Operation Manual
639
INDESIGN CS4 GEBRUIKEN
Afdrukken
Opmerking: InDesign kan de gegevensindeling die door grafische EPS- of DCS-bestanden wordt gebruikt, niet altijd
veranderen. Als u problemen hebt met het binair verzenden van gegevens, kunt u in de brontoepassing een andere
gegevensindeling voor de grafische EPS- of DCS-bestanden proberen.
Opties voor het weglaten van afbeeldingen
Met de OPI-opties in het gedeelte Geavanceerd kunt u specifieke soorten geïmporteerde afbeeldingen weglaten
wanneer u afbeeldingsgegevens naar een printer of een bestand verzendt, waarbij alleen de OPI-koppelingen
(opmerkingen) voor latere verwerking door een OPI-server overblijven.
Vervanging OPI-afbeelding InDesign kan EPS-proxy's met lage resolutie bij het uitvoeren vervangen door
afbeeldingen met hoge resolutie. Het vervangen van OPI-afbeeldingen werkt alleen als het EPS-bestand OPI-
opmerkingen bevat die de proxy-afbeelding met lage resolutie koppelen aan de afbeelding met hoge resolutie.
InDesign moet toegang hebben tot de afbeeldingen waaraan de OPI-opmerkingen zijn gekoppeld. Als de versies met
hoge resolutie niet beschikbaar zijn, worden de OPI-koppelingen behouden en de proxy's met lage resolutie
opgenomen in het exportbestand. Schakel deze optie uit als u de OPI-gekoppelde afbeeldingen later in de workflow
wilt laten vervangen door een OPI-server.
Weglaten voor OPI Hiermee kunt u specifieke typen geïmporteerde afbeeldingen (EPS, PDF en bitmapafbeeldingen)

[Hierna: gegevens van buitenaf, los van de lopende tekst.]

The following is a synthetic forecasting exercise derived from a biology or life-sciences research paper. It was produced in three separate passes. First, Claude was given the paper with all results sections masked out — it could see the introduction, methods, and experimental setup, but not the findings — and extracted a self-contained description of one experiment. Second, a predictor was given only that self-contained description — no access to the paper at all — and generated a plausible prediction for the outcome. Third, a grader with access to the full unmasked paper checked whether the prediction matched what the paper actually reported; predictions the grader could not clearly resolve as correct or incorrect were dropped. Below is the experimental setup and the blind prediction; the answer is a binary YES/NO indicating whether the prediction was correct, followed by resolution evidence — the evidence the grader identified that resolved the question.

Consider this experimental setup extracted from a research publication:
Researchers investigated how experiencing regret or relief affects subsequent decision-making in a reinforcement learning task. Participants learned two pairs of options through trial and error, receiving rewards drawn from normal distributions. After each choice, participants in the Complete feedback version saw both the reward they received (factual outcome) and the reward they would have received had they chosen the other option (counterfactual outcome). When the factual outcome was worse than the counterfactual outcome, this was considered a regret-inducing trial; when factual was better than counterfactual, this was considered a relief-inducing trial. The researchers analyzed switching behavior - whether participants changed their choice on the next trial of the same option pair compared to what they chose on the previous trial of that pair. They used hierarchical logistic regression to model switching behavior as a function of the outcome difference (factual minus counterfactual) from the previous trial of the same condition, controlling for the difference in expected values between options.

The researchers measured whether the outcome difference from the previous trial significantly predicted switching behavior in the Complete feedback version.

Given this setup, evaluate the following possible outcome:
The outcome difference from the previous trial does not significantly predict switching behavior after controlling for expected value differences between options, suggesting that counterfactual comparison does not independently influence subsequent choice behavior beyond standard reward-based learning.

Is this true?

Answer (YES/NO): NO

weglaten wanneer u afbeeldingsgegevens naar een printer of een bestand verzendt, waarbij alleen de OPI-koppelingen
(opmerkingen) voor latere verwerking door een OPI-server overblijven. De opmerkingen bevatten de informatie die
nodig is om een afbeelding met een hoge resolutie op een OPI-server te vinden. InDesign neemt alleen de
opmerkingen op. Het prepress-bureau moet bij het vervangen toegang hebben tot de oorspronkelijke afbeelding met
hoge resolutie op een server. De optie Weglaten voor OPI geldt niet voor ingesloten afbeeldingen.
Zie ook
“Opties voor het importeren van afbeeldingen” op pagina 378
Kleur beheren
Kleurbeheer bij afdrukken gebruiken
Als u een document met kleurbeheer afdrukt, kunt u aanvullende opties voor het kleurbeheer opgeven om de kleur op
de afdruk consistent te houden. Stel dat het document een profiel bevat dat specifiek is ingesteld voor prepress-uitvoer,
maar u wilt het document op een desktopprinter afdrukken om de kleuren te controleren. In het dialoogvenster
Afdrukken kunt u de kleuren van het document omzetten naar de kleurenruimte van de desktopprinter; het
printerprofiel wordt gebruikt in plaats van het huidige documentprofiel. Als u de kleurenruimte Proef en een RGB-
printer selecteert, worden in InDesign kleurgegevens omgezet naar RGB-waarden op basis van de geselecteerde
kleurenprofielen.
Drukt u op een PostScript-printer af, dan kunt u ook PostScript-kleurbeheer gebruiken. In deze instantie worden de
kleurgegevens van het document in een gekalibreerde versie van de oorspronkelijke kleurenruimte samen met het
documentprofiel direct naar de PostScript-printer verzonden en zet de printer het document om naar de
kleurenruimte van de printer. De kleurenruimte van de printer is op het apparaat opgeslagen in de vorm van een CRD
(Color Rendering Dictionary), waardoor apparaatonafhankelijke uitvoer mogelijk is. (CRD's zijn de PostScript-
equivalenten van kleurenprofielen.) Het exacte resultaat van de kleuromzetting kan per printer verschillen. Om
PostScript-kleurbeheer te kunnen gebruiken, dient u over een printer te beschikken die gebruik maakt van PostScript
Level 2 of hoger; het is niet nodig om een ICC-profiel voor de printer op uw systeem te installeren.